Please return each of the items below unchanged, word for word.

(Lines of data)
-- begin --
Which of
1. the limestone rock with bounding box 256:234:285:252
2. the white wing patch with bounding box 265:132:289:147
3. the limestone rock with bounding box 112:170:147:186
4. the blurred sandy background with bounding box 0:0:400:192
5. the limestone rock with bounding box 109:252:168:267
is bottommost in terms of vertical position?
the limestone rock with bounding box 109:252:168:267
-- end --
Result of this task →
Which of
1. the limestone rock with bounding box 256:234:285:252
2. the white wing patch with bounding box 265:132:289:147
3. the limestone rock with bounding box 112:170:147:186
4. the blurred sandy background with bounding box 0:0:400:192
5. the limestone rock with bounding box 109:252:168:267
is bottommost in terms of vertical position?
the limestone rock with bounding box 109:252:168:267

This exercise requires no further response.